Tasks to perform:
(a) Retype the stretch of the azo dyes passage from "Physical properties, structure, and" through "the recording layer.", keeping every word and mark unchanged.
(b) Extend the passage on azo dyes, picking up right after its final sentence.

Passage to read:
Azo dyes are organic compounds bearing the functional group R−N=N−R′, in which R and R′ are usually aryl and substituted aryl groups. They are a commercially important family of azo compounds, i.e. compounds containing the C-N=N-C linkage. Azo dyes are synthetic dyes and do not occur naturally. Most azo dyes contain only one azo group, but some dyes contain two or three azo groups, called "diazo dyes" and "triazo dyes" respectively. Azo dyes comprise 60-70% of all dyes used in food and textile industries. Azo dyes are widely used to treat textiles, leather articles, and some foods. Chemically related derivatives of azo dyes include azo pigments, which are insoluble in water and other solvents.

Classes
Many kinds of azo dyes are known, and several classification systems exist. Some classes include disperse dyes, metal-complex dyes, reactive dyes, and substantive dyes. Also called direct dyes, substantive dyes are employed for cellulose-based textiles, which includes cotton. The dyes bind to the textile by non-electrostatic forces. In another classification, azo dyes can be classified according to the number of azo groups.

Physical properties, structure, and bonding
As a consequence of п-delocalization, aryl azo compounds have vivid colors, especially reds, oranges, and yellows. An example is Disperse Orange 1. Some azo compounds, e.g., methyl orange, are used as acid-base indicators. Most DVD-R/+R and some CD-R discs use blue azo dye as the recording layer.

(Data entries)

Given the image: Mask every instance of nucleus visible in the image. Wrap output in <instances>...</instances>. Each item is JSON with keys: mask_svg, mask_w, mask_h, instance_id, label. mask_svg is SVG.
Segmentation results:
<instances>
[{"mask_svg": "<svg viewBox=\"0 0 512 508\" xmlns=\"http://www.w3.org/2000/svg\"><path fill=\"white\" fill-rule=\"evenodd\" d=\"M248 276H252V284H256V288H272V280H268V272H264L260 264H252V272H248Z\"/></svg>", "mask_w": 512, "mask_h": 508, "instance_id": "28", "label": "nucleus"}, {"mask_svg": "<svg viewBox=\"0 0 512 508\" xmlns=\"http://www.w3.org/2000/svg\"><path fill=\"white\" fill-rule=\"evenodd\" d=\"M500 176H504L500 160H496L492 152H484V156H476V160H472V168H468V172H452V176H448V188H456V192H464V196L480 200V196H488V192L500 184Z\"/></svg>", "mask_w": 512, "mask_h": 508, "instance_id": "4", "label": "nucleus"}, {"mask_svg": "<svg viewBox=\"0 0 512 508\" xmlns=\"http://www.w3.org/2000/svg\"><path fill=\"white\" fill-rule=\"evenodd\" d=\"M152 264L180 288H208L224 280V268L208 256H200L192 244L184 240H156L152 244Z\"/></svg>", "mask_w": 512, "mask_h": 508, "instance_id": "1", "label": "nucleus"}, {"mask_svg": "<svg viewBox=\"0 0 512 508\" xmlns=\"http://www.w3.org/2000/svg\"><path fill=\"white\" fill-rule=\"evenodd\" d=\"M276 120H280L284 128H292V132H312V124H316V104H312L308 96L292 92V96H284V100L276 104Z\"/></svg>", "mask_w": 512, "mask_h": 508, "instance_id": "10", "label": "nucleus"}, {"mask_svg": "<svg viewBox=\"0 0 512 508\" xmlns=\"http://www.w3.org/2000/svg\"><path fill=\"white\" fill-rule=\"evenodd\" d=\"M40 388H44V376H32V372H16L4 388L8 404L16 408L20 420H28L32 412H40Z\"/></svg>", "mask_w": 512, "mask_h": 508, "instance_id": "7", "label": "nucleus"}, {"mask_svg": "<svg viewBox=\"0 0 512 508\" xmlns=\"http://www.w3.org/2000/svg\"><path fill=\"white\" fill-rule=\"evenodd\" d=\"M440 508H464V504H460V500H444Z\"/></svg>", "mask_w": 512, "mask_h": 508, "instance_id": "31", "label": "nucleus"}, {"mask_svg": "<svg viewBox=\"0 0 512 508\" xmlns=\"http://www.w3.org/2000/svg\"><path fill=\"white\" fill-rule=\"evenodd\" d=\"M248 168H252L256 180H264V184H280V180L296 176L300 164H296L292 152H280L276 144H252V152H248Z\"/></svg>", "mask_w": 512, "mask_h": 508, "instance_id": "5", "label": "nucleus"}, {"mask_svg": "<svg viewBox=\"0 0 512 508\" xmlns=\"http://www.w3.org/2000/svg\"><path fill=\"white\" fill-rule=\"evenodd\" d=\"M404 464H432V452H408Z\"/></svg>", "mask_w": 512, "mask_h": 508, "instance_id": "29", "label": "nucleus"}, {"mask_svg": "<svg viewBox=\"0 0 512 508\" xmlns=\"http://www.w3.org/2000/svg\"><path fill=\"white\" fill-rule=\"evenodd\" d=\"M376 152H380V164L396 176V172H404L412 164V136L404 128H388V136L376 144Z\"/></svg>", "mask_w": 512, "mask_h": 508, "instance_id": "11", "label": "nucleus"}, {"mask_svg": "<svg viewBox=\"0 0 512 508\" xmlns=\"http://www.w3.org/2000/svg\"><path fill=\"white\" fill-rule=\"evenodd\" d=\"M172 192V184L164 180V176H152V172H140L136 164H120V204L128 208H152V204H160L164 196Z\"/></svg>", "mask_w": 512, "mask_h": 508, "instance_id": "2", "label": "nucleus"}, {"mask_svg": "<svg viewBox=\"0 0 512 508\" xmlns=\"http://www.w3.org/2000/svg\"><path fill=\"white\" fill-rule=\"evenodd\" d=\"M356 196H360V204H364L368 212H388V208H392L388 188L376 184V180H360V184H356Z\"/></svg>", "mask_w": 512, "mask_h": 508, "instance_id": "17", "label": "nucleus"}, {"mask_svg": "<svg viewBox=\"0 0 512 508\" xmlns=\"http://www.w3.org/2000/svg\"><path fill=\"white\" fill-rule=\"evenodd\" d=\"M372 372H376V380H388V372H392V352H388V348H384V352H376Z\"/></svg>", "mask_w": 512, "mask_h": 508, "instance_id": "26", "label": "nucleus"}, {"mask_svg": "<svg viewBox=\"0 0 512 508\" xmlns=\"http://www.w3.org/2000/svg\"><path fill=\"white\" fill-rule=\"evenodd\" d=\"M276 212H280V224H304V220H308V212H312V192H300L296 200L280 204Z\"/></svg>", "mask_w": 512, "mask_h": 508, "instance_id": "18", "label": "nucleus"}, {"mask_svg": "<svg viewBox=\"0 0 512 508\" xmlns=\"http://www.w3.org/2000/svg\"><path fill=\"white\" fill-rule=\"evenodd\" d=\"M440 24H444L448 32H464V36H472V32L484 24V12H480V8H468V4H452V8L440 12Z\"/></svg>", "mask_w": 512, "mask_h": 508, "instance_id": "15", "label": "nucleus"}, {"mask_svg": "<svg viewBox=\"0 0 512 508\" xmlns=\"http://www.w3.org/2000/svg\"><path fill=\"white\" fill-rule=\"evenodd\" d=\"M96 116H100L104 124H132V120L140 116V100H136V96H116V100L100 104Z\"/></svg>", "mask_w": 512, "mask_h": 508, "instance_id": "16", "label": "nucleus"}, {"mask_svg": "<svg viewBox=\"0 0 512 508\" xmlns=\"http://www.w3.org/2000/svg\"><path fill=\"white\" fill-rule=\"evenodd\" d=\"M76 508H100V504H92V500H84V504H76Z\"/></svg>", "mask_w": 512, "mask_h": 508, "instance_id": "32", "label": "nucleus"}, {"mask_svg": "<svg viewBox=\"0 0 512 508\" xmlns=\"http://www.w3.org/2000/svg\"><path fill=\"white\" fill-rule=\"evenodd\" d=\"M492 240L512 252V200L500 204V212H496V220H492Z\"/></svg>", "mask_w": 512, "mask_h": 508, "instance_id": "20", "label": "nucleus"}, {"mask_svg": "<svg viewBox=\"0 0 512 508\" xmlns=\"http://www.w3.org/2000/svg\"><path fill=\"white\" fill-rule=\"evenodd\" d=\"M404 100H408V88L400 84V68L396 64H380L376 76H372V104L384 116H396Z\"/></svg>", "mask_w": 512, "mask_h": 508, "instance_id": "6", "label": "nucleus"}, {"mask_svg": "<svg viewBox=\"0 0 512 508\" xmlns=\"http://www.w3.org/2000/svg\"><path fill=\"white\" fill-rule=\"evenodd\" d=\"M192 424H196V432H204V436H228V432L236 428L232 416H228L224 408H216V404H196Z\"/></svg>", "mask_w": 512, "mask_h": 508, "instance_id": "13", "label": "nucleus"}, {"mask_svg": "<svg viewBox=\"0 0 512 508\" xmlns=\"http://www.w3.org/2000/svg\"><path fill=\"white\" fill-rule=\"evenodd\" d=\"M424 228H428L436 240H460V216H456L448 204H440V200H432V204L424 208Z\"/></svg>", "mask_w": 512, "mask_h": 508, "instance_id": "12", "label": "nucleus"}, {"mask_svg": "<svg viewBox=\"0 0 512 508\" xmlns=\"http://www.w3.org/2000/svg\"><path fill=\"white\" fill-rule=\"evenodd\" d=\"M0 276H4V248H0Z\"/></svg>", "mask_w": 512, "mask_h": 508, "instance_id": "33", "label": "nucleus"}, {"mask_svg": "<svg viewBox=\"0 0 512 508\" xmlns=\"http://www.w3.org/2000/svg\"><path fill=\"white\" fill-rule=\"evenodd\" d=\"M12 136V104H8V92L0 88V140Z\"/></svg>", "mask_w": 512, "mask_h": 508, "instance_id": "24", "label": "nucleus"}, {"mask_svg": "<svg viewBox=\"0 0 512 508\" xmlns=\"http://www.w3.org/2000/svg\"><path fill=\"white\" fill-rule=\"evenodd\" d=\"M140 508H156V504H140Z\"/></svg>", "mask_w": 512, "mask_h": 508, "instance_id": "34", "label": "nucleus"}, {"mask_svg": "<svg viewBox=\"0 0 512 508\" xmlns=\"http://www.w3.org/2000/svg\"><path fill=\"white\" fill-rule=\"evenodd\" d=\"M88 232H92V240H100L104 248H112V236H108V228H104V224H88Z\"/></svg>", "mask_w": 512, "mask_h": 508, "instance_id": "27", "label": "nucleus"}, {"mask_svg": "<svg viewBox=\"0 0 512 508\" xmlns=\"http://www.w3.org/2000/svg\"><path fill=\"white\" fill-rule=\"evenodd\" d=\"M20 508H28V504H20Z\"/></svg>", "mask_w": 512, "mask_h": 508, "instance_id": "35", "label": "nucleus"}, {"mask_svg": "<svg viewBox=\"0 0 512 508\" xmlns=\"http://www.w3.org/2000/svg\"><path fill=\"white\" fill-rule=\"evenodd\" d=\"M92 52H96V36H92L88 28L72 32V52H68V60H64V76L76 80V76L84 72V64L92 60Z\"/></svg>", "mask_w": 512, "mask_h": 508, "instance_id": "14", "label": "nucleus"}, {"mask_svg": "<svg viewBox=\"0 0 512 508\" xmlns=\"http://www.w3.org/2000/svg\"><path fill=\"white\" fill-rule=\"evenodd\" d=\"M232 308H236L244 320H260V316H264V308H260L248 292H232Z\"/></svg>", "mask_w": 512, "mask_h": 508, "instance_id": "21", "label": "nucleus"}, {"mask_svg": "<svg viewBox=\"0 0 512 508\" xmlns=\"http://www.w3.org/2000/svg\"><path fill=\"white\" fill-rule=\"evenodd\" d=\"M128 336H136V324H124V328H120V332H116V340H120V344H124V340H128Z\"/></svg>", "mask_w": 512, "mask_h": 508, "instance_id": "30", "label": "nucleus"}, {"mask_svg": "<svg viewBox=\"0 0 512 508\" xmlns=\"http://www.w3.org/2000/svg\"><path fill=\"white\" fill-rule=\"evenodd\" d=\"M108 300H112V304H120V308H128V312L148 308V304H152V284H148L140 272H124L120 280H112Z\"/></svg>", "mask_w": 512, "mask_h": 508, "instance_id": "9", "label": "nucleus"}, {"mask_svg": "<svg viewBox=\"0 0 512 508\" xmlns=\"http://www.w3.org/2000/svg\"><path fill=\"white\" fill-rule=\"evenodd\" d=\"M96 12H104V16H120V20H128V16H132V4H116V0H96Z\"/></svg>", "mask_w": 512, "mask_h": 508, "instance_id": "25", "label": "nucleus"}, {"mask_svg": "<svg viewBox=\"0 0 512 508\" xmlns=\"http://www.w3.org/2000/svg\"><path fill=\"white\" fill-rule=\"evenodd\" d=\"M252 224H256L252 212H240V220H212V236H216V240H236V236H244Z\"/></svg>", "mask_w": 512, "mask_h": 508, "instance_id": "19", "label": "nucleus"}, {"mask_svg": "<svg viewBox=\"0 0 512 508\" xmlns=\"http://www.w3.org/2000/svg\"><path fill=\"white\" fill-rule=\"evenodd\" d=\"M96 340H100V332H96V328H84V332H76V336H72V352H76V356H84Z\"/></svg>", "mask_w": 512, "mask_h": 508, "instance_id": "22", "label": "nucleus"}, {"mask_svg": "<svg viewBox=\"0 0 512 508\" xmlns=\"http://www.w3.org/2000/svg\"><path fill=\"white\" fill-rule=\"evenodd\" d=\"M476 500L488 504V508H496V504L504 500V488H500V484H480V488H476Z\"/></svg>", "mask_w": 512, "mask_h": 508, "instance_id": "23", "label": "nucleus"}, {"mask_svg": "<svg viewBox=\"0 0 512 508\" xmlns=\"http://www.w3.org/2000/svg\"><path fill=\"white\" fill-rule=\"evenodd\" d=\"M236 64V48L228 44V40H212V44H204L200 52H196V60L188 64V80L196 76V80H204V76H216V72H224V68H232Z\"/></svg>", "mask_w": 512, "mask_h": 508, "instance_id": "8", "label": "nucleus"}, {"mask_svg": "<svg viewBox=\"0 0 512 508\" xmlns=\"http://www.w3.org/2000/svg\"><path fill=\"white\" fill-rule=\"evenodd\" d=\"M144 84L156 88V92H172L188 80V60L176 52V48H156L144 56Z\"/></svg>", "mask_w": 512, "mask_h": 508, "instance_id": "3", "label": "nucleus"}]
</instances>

Replies:
(a)
Physical properties, structure, and bonding
As a consequence of п-delocalization, aryl azo compounds have vivid colors, especially reds, oranges, and yellows. An example is Disperse Orange 1. Some azo compounds, e.g., methyl orange, are used as acid-base indicators. Most DVD-R/+R and some CD-R discs use blue azo dye as the recording layer.

(b)
Azo dyes are solids. Most are salts, the colored component being the anion usually, although some cationic azo dyes are known. The anionic character of most dyes arises from the presence of 1-3 sulfonic acid groups, which are fully ionized at the pH of the dyed article:
RSO3H   →   RSO3−  +  H+
Most proteins are cationic, thus dyeing of leather and wool corresponds to an ion exchange reaction. The anionic dye adheres to these articles through electrostatic forces. Cationic azo dyes typically contain quaternary ammonium centers.

Preparation
Most azo dyes are prepared by azo coupling, which entails an electrophilic substitution reaction of an aryl diazonium cation with another compound, the coupling partner. Generally, coupling partners are other aromatic compounds with electron-donating groups: 
 + Ar′H → ArN=NAr′ + H+
In practice, acetoacetic amide are widely used as coupling partners:
 + Ar′NHC(O)CH2C(O)Me → ArN=NCH(C(O)Me)(C(O)NHAr′) + H+

Azo dyes are also prepared by the condensation of nitrated aromatic compounds with anilines followed by reduction of the resulting azoxy intermediate:
ArNO2 + Ar′NH2 → ArN(O)=NAr′ + H2O
ArN(O)=NAr′ + C6H12O6 → ArN=NAr′ + C6H10O6 + H2O
For textile dying, a typical nitro coupling partner would be disodium 4,4′-dinitrostilbene-2,2′-disulfonate. Typical aniline partners are shown below. Since anilines are prepared from nitro compounds, some azo dyes are produced by partial reduction of aromatic nitro compounds.

Many azo dyes are produced by reactions from pre-existing azo compounds. Typical reactions include metal complexation and acylation.

Azo pigments
Azo pigments are similar in chemical structure to azo dyes, but they lack solubilizing groups. Because they are practically insoluble in all solvents, they are not readily purified, and thus require highly purified precursors.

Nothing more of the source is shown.